On Wednesday morning, Canadians got their first glimpse of former CBC radio host Jian Ghomeshi as he appeared at a downtown Toronto courthouse, charged with five criminal offences, including sexual assault and choking.
His sombre exit appearance before the throng of cameras and reporters—black suit, crisp white shirt and subtly patterned dark tie—was in stark contrast to his signature behind-the-scenes rock-guy style. Absent were the leather jackets, chunky accessories and designer denim. Ghomeshi’s ubiquitous five o’clock shadow was turfed in favour of a close shave, and his adolescent mop top looked like it had been trimmed.
The former Q host looked like a man who was taking this particular moment in his life very seriously, says Diane Craig, a Toronto-based image consultant who often advises lawyers on how to style their clients for court (though she has had no involvement with the Ghomeshi case). “He’s done everything to look as appropriate as possible,” she says. “He didn’t want to chance it by showing up casual because maybe it would mean that he’s taking this casually. By dressing this way, he’s saying, This is business. I’m taking this seriously.”
Jag Virk, a criminal defence lawyer based in Toronto—who has no connection to Ghomeshi’s defence—says it’s standard practice for lawyers to give their clients tips on how to present at court. The rule of thumb, he notes, is not to let your appearance detract from what you have to say. This means opting for neutral colours that send a message of respect.
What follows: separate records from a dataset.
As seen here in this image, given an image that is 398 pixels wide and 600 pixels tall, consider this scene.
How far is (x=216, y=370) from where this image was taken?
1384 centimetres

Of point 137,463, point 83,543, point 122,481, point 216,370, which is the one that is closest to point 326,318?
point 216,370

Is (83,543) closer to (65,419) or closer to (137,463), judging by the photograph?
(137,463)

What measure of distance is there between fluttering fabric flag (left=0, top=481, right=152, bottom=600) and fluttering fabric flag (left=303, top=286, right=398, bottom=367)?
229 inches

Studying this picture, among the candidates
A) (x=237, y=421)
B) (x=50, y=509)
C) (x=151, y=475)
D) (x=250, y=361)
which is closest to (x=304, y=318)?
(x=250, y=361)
Virk advises clients to wear business attire at court but with the caveat of not overdoing it. A trucker needn’t wear a tie, but a professional like Ghomeshi should—particularly so given the seriousness of the charges.
However, it appears that Ghomeshi arrived at the courthouse without a tie, and also addressed the court without one. This was likely intentional, not a slip-up, says Craig: “He’s more casual and he’s trying to enhance his likability factor by being friendlier. When you’re not wearing a tie you’re more open, you’re not as protected.”
Virk says he wouldn’t have advised Ghomeshi to lose the tie for the simple fact that the seriousness of the charge merits one. But he adds that every lawyer is different when it comes to how they perceive a client’s appearance in court—or what wardrobe alterations will affect their reception.
Craig says she wouldn’t change much about Ghomeshi’s court look, which she calls “corporate.” But she says that the host’s fashion-forward bent is implied in his choice of a black suit. “In business, wearing a black or navy-blue suit usually has a more fashion-forward connotation. Those who wear a black suit in the day are usually the trendier ones.”
Virk isn’t so keen on Ghomeshi’s look, though. He tells clients to wear grey, to avoid darker shades and never to wear black: “It’s associated with the bad guy.”